## WHAT TO WORK ON
Using the passage below on the Company's 2011 acquisitions and the Horizon Bay transactions, decide whether each statement agrees with it, and answer yes or no with the deciding words quoted from the passage. 1. The 12 assisted living communities acquired effective January 13, 2011 were paid for from cash on hand. 2. The Company will acquire a 25% interest in the joint venture with HCP. 3. The Horizon Bay transactions are expected to close on September 1, 2011.

## READING PASSAGE
Effective January 13, 2011, the Company acquired the underlying real estate interest in 12 assisted living communities that the Company previously leased for an aggregate purchase price of $31.3 million, which was paid from cash on hand.  The results of operations of the previously leased communities are included in the condensed consolidated financial statements from the effective date of the lease agreement and are reported in the Assisted Living segment.

Effective February 1, 2011, the Company acquired the underlying real estate interest in one assisted living community that the Company previously leased for an aggregate purchase price of $9.8 million, which was paid from cash on hand.  The results of operations of the previously leased community are included in the condensed consolidated financial statements from the effective date of the lease agreement and are reported in the Assisted Living segment.

Effective February 1, 2011, the Company acquired one assisted living community for an aggregate purchase price of $9.2 million, which was paid from cash on hand.  The results of operations of the acquired community is included in the condensed consolidated financial statement from the effective date of the acquisition and are reported in the Assisted Living segment.

During the six months ended June 30, 2011, the Company purchased three home health agencies for an aggregate purchase price of approximately $4.2 million.  The entire purchase price of the acquisitions has been ascribed to an indefinite useful life intangible asset and recorded on the condensed consolidated balance sheet under other intangible assets, net.
 
During the six months ended June 30, 2011, the Company sold three communities for an aggregate selling price of $29.0 million.  The results of operations of the communities were previously reported in the Retirement Centers and Assisted Living segments.

Horizon Bay/HCP Transactions

On May 31, 2011, the Company entered into a definitive agreement to acquire 100% of the equity interests in Horizon Bay Realty, L.L.C. ("Horizon Bay"),the ninth largest operator of senior living communities in the United States.
 
In connection with the transaction, the Company has entered into definitive agreements to restructure Horizon Bay's existing relationship with HCP, Inc. (“HCP”) relating to 33 communities that Horizon Bay currently leases from HCP. In particular, the Company will (i) form a joint venture with HCP to own and operate 21 communities, and (ii) lease the remaining 12 communities from HCP. The joint venture with HCP will utilize a RIDEA structure with the Company acquiring a 10% interest. The Company will manage the communities under a ten-year management agreement with four five-year renewal options and will retain all ancillary services operations.  The Company will lease 12 communities from HCP subject to long term, triple net leases.  In addition, Horizon Bay leases an additional community from HCP pursuant to a triple net lease and subleases that community to a third-party operator.
 
Horizon Bay provides management services to the remaining 57 Horizon Bay communities.  Horizon Bay's primary third party management relationships are with Chartwell Seniors Housing Real Estate Investment Trust ("Chartwell") (45 communities) and AEW Capital Management (three communities).  As part of the transactions, the Company expects to simplify and restructure Horizon Bay's existing management relationships with Chartwell.
 
The consummation of each of the transactions is subject to the satisfaction of certain closing conditions and contingencies, including the receipt of various third-party and regulatory approvals and consents.  The transactions are expected to close on September 1, 2011 although there can be no assurance that the transactions will close or, if they do, when the actual closing will occur.

## Dataset excerpt
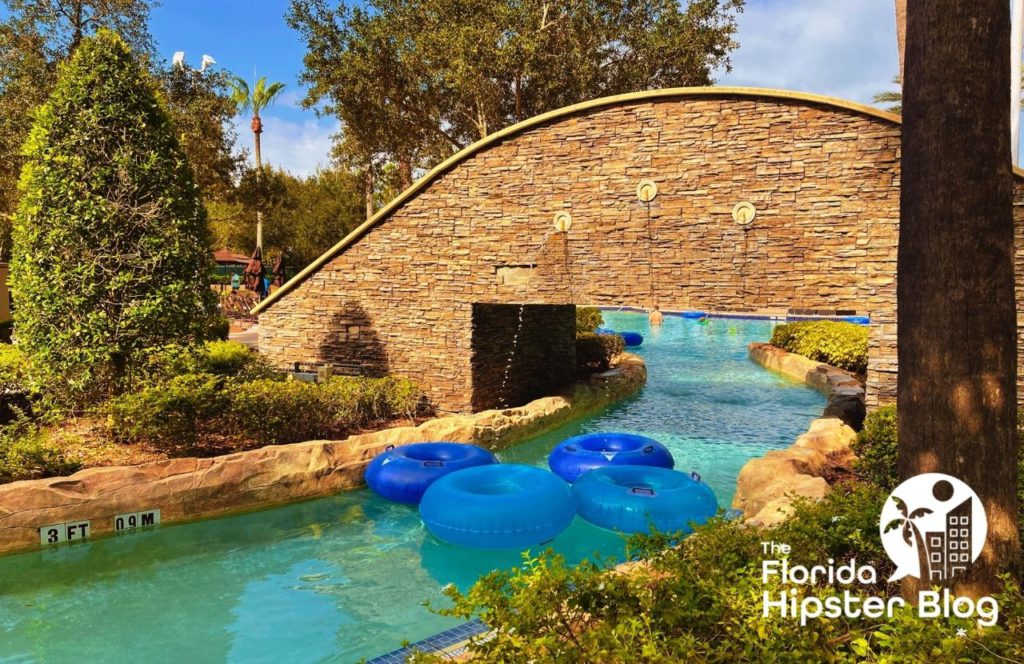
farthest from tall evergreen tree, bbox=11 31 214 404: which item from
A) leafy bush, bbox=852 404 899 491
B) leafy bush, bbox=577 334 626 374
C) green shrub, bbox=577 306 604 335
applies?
green shrub, bbox=577 306 604 335

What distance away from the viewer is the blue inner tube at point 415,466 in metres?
8.27

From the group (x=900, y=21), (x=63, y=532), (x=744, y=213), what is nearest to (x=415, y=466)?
(x=63, y=532)

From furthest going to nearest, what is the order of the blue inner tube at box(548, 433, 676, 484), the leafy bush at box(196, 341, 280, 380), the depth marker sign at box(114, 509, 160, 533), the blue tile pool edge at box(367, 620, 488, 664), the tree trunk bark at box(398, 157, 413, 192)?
the tree trunk bark at box(398, 157, 413, 192)
the leafy bush at box(196, 341, 280, 380)
the blue inner tube at box(548, 433, 676, 484)
the depth marker sign at box(114, 509, 160, 533)
the blue tile pool edge at box(367, 620, 488, 664)

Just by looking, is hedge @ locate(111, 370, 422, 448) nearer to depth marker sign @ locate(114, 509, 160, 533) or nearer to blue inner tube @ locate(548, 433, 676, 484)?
depth marker sign @ locate(114, 509, 160, 533)

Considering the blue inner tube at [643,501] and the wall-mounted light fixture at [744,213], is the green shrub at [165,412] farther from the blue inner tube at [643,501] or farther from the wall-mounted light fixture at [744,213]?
the wall-mounted light fixture at [744,213]

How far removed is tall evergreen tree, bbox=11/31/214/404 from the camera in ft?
28.1

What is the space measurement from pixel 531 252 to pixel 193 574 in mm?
7286

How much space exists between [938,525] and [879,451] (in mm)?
4455

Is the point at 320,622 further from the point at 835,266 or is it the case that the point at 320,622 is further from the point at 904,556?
the point at 835,266

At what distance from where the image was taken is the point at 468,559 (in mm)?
6895

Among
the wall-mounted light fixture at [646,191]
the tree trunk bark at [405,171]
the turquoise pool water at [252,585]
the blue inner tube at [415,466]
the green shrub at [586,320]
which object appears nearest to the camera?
the turquoise pool water at [252,585]

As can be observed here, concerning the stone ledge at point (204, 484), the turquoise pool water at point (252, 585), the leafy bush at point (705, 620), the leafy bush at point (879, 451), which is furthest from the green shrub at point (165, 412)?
the leafy bush at point (879, 451)

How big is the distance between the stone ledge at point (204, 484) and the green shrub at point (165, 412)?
73cm

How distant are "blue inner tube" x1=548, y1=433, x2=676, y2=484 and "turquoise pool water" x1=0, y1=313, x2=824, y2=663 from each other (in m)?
1.12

## TASK RESULT
1. Yes: "which was paid from cash on hand"
2. No: "with the Company acquiring a 10% interest"
3. Yes: "The transactions are expected to close on September 1, 2011"